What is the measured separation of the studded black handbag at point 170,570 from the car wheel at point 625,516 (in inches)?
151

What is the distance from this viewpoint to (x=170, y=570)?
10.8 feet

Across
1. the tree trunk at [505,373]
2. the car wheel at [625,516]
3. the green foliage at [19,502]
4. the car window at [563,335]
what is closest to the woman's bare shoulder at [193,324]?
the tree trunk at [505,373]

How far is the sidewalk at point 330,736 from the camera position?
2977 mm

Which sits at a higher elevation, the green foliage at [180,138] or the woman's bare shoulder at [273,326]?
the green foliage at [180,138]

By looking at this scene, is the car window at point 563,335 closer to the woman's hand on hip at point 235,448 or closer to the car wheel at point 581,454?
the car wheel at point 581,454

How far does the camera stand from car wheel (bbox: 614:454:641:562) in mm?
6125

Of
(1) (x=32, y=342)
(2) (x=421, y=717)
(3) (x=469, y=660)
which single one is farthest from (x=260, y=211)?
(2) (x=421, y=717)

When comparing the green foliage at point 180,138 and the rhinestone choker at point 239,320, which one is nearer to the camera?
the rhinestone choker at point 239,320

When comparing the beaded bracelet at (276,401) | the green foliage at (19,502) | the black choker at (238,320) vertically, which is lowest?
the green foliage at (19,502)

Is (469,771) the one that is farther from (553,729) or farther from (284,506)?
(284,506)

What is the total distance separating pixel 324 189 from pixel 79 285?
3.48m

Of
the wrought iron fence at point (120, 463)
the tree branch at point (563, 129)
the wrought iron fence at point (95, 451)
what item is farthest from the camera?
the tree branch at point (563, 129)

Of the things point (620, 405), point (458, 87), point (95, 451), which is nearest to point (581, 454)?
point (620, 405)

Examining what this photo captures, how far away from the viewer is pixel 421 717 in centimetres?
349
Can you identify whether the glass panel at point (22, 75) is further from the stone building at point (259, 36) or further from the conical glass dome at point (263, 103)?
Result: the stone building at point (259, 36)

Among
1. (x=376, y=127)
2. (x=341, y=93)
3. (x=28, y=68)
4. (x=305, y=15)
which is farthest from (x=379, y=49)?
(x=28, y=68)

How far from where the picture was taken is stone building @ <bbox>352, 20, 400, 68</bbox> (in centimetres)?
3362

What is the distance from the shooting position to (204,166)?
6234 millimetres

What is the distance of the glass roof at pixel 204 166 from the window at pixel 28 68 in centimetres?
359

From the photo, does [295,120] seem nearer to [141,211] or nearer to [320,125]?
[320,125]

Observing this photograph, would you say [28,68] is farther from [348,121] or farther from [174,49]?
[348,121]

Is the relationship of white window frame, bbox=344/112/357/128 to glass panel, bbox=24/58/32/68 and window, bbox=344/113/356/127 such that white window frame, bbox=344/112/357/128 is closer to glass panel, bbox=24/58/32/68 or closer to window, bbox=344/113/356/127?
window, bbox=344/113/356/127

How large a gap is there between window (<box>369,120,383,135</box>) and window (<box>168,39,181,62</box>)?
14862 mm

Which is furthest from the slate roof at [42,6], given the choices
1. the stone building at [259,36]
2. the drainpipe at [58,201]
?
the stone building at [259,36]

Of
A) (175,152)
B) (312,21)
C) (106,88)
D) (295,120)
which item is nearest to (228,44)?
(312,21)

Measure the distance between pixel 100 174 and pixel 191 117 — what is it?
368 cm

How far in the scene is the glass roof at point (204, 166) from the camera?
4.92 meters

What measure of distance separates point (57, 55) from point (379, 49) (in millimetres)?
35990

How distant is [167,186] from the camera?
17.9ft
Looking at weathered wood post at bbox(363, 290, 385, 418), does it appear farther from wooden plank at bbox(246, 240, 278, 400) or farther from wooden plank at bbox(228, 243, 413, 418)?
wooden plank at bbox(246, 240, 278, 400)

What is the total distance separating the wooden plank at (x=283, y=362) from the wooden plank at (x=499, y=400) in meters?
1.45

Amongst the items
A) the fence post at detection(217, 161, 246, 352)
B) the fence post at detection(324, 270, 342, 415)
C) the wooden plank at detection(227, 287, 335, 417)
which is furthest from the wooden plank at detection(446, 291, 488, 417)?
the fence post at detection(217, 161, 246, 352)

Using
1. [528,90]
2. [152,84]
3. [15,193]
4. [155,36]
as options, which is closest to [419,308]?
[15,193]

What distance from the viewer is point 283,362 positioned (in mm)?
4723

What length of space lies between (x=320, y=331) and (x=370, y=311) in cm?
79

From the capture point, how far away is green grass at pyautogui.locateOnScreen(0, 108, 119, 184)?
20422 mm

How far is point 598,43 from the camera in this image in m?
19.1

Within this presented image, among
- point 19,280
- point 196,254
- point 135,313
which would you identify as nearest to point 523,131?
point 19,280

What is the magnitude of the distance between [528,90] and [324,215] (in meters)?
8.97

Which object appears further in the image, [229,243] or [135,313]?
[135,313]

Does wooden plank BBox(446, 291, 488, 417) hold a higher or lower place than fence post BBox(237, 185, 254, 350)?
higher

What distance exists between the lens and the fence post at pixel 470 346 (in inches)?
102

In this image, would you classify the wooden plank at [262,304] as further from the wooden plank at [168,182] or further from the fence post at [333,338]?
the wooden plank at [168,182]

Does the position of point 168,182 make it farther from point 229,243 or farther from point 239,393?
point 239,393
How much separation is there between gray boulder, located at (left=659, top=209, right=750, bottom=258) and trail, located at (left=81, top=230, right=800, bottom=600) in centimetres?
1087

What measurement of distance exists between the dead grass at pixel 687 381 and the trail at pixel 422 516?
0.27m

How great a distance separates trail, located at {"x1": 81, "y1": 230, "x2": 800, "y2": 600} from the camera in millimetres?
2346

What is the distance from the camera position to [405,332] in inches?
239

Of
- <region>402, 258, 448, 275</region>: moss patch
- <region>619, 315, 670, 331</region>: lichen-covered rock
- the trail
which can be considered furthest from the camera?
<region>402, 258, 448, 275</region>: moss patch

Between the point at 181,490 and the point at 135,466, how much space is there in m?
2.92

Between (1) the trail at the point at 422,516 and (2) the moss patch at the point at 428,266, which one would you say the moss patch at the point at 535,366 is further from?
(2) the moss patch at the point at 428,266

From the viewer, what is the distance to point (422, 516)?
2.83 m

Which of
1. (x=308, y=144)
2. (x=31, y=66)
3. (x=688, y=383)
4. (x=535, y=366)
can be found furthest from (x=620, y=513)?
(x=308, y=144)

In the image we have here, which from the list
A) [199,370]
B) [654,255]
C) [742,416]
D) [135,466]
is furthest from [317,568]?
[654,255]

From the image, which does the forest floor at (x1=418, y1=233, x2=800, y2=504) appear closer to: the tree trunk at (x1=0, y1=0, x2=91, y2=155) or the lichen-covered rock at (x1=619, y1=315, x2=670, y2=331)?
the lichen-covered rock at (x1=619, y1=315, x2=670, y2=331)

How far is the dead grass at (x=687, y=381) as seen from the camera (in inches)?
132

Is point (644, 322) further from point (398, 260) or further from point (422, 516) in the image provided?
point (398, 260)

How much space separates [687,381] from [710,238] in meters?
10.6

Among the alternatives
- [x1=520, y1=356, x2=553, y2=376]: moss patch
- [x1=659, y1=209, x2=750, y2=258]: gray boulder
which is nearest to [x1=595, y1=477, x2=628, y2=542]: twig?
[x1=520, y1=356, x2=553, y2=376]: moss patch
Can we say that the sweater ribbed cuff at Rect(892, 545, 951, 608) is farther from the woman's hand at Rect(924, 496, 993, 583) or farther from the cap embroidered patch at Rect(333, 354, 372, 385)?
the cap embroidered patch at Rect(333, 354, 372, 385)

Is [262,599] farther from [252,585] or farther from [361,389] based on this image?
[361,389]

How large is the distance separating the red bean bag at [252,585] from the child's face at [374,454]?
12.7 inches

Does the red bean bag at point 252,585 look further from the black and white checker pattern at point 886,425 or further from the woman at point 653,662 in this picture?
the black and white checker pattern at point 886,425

______

# EXERCISE DIRECTIONS
Reproduce every row, replacing "woman's bare shoulder" with "woman's exposed shoulder" and leaving all other text unchanged.

# FULL OUTPUT
What is the measured separation of the studded black handbag at point 170,570 from the car wheel at point 625,516 (in inches)?
151

What is the distance from this viewpoint to (x=170, y=570)?
10.8 feet

Across
1. the tree trunk at [505,373]
2. the car wheel at [625,516]
3. the green foliage at [19,502]
4. the car window at [563,335]
what is closest to the woman's exposed shoulder at [193,324]?
the tree trunk at [505,373]

How far is the sidewalk at point 330,736 from the camera position?
2977 mm

Which sits at a higher elevation, the green foliage at [180,138] or the woman's exposed shoulder at [273,326]?
the green foliage at [180,138]

By looking at this scene, is the car window at point 563,335 closer to the woman's hand on hip at point 235,448 or closer to the car wheel at point 581,454?
the car wheel at point 581,454

How far does the camera stand from car wheel (bbox: 614:454:641:562) in mm?
6125

Of
(1) (x=32, y=342)
(2) (x=421, y=717)
(3) (x=469, y=660)
which single one is farthest from (x=260, y=211)?
(2) (x=421, y=717)

When comparing the green foliage at point 180,138 and the rhinestone choker at point 239,320, which one is nearer to the camera?
the rhinestone choker at point 239,320

When comparing the beaded bracelet at (276,401) | the green foliage at (19,502) | the black choker at (238,320) vertically, which is lowest?
the green foliage at (19,502)

Is (469,771) the one that is farther from (553,729) or farther from (284,506)?
(284,506)

What is the total distance separating pixel 324 189 from pixel 79 285?
3.48m

Of
the wrought iron fence at point (120, 463)
the tree branch at point (563, 129)
the wrought iron fence at point (95, 451)
what item is farthest from the camera?
the tree branch at point (563, 129)

Of the things point (620, 405), point (458, 87), point (95, 451), which is nearest to point (581, 454)?
point (620, 405)

Examining what this photo captures, how far away from the viewer is pixel 421 717 in centimetres?
349
Can you identify whether the glass panel at point (22, 75) is further from the stone building at point (259, 36) or further from the conical glass dome at point (263, 103)?
Result: the stone building at point (259, 36)

Among
1. (x=376, y=127)
2. (x=341, y=93)
3. (x=28, y=68)
4. (x=305, y=15)
which is farthest from (x=379, y=49)?
(x=28, y=68)

How far from where the picture was taken is stone building @ <bbox>352, 20, 400, 68</bbox> (in centimetres)?
3362

What is the distance from the shooting position to (204,166)?
6234 millimetres

What is the distance of the glass roof at pixel 204 166 from the window at pixel 28 68 in centimetres?
359

From the photo, does [295,120] seem nearer to [141,211] or nearer to [320,125]?
[320,125]

Observing this photograph, would you say [28,68] is farther from [348,121] or farther from [174,49]?
[348,121]

Is the relationship of white window frame, bbox=344/112/357/128 to glass panel, bbox=24/58/32/68 and window, bbox=344/113/356/127 such that white window frame, bbox=344/112/357/128 is closer to glass panel, bbox=24/58/32/68 or closer to window, bbox=344/113/356/127?
window, bbox=344/113/356/127

How large a gap is there between window (<box>369,120,383,135</box>) and window (<box>168,39,181,62</box>)?
14862 mm

Which is furthest from the slate roof at [42,6], given the choices
1. the stone building at [259,36]
2. the drainpipe at [58,201]
?
the stone building at [259,36]

Of
A) (175,152)
B) (312,21)
C) (106,88)
D) (295,120)
which item is nearest to (228,44)?
(312,21)

Measure the distance between pixel 100 174 and pixel 191 117 — what is it?
368 cm

How far in the scene is the glass roof at point (204, 166) from the camera?
4.92 meters

What measure of distance separates point (57, 55) from point (379, 49) (in millimetres)?
35990

How distant is [167,186] from the camera?
17.9ft
Looking at weathered wood post at bbox(363, 290, 385, 418), does it appear farther from wooden plank at bbox(246, 240, 278, 400) or farther from wooden plank at bbox(228, 243, 413, 418)?
wooden plank at bbox(246, 240, 278, 400)

What is the total distance separating the wooden plank at (x=283, y=362) from the wooden plank at (x=499, y=400) in meters?
1.45

Amongst the items
A) the fence post at detection(217, 161, 246, 352)
B) the fence post at detection(324, 270, 342, 415)
C) the wooden plank at detection(227, 287, 335, 417)
which is furthest from the wooden plank at detection(446, 291, 488, 417)?
the fence post at detection(217, 161, 246, 352)

Using
1. [528,90]
2. [152,84]
3. [15,193]
4. [155,36]
as options, which is closest to [419,308]?
[15,193]

What distance from the viewer is point 283,362 positioned (in mm)?
4723

What length of space lies between (x=320, y=331) and (x=370, y=311) in cm?
79

From the capture point, how far away is green grass at pyautogui.locateOnScreen(0, 108, 119, 184)?
20422 mm

How far is point 598,43 from the camera in this image in m?
19.1

Within this presented image, among
- point 19,280
- point 196,254
- point 135,313
which would you identify as nearest to point 523,131?
point 19,280

What is the magnitude of the distance between [528,90] and [324,215] (in meters)?
8.97

Which object appears further in the image, [229,243] or [135,313]?
[135,313]

Does wooden plank BBox(446, 291, 488, 417) hold a higher or lower place than fence post BBox(237, 185, 254, 350)?
higher

What distance exists between the lens and the fence post at pixel 470 346 (in inches)?
102

In this image, would you classify the wooden plank at [262,304] as further from the wooden plank at [168,182] or further from the fence post at [333,338]?
the wooden plank at [168,182]

Does the position of point 168,182 make it farther from point 229,243 or farther from point 239,393?
point 239,393
How much separation is there between gray boulder, located at (left=659, top=209, right=750, bottom=258) and trail, located at (left=81, top=230, right=800, bottom=600) in centimetres?
1087

What measurement of distance exists between the dead grass at pixel 687 381 and the trail at pixel 422 516?
0.27m

How great a distance separates trail, located at {"x1": 81, "y1": 230, "x2": 800, "y2": 600} from the camera in millimetres?
2346

What is the distance from the camera position to [405,332] in inches?
239

Of
- <region>402, 258, 448, 275</region>: moss patch
- <region>619, 315, 670, 331</region>: lichen-covered rock
- the trail
which can be considered furthest from the camera?
<region>402, 258, 448, 275</region>: moss patch

Between the point at 181,490 and the point at 135,466, how much space is there in m?
2.92

Between (1) the trail at the point at 422,516 and (2) the moss patch at the point at 428,266, which one would you say the moss patch at the point at 535,366 is further from?
(2) the moss patch at the point at 428,266

From the viewer, what is the distance to point (422, 516)?
2.83 m

Which of
1. (x=308, y=144)
2. (x=31, y=66)
3. (x=688, y=383)
4. (x=535, y=366)
can be found furthest from (x=620, y=513)?
(x=308, y=144)

In the image we have here, which from the list
A) [199,370]
B) [654,255]
C) [742,416]
D) [135,466]
is furthest from [317,568]?
[654,255]

From the image, which does the forest floor at (x1=418, y1=233, x2=800, y2=504) appear closer to: the tree trunk at (x1=0, y1=0, x2=91, y2=155) or the lichen-covered rock at (x1=619, y1=315, x2=670, y2=331)?
the lichen-covered rock at (x1=619, y1=315, x2=670, y2=331)

How far is the dead grass at (x=687, y=381) as seen from the camera (in inches)?
132

Is point (644, 322) further from point (398, 260) or further from point (422, 516) in the image provided?
point (398, 260)

How much space separates [687,381] from [710,238] in meters?
10.6

Among the alternatives
- [x1=520, y1=356, x2=553, y2=376]: moss patch
- [x1=659, y1=209, x2=750, y2=258]: gray boulder
which is nearest to [x1=595, y1=477, x2=628, y2=542]: twig?
[x1=520, y1=356, x2=553, y2=376]: moss patch
Can we say that the sweater ribbed cuff at Rect(892, 545, 951, 608) is farther from the woman's hand at Rect(924, 496, 993, 583) or farther from the cap embroidered patch at Rect(333, 354, 372, 385)?
the cap embroidered patch at Rect(333, 354, 372, 385)

Is [262,599] farther from [252,585] or farther from [361,389] based on this image?
[361,389]

How large is the distance separating the red bean bag at [252,585] from the child's face at [374,454]?
12.7 inches

Does the red bean bag at point 252,585 look further from the black and white checker pattern at point 886,425 or further from the woman at point 653,662 in this picture?
the black and white checker pattern at point 886,425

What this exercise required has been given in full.